EXERCISE DESCRIPTION >>
From the line that contains "kingdom: Animalia" to the end of the records below, copy every line exactly. Both the first and last of these lines count.

EXTRACTED INFORMATION Block Start

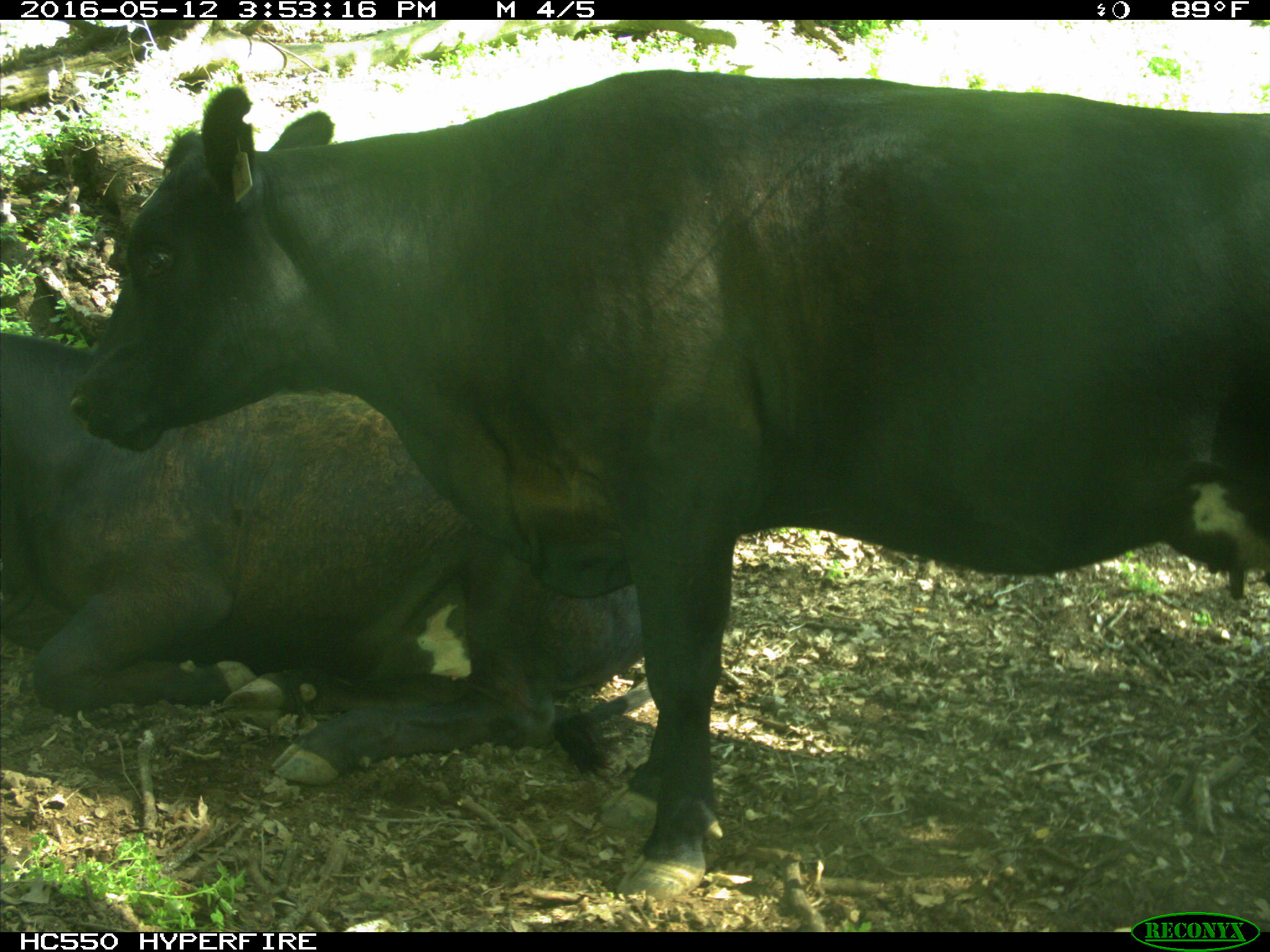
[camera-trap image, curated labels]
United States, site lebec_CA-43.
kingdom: Animalia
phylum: Chordata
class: Mammalia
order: Artiodactyla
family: Bovidae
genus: Bos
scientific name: Bos taurus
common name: domestic cow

EXTRACTED INFORMATION Block End

WRITTEN ANSWER >>
kingdom: Animalia
phylum: Chordata
class: Mammalia
order: Artiodactyla
family: Bovidae
genus: Bos
scientific name: Bos taurus
common name: domestic cow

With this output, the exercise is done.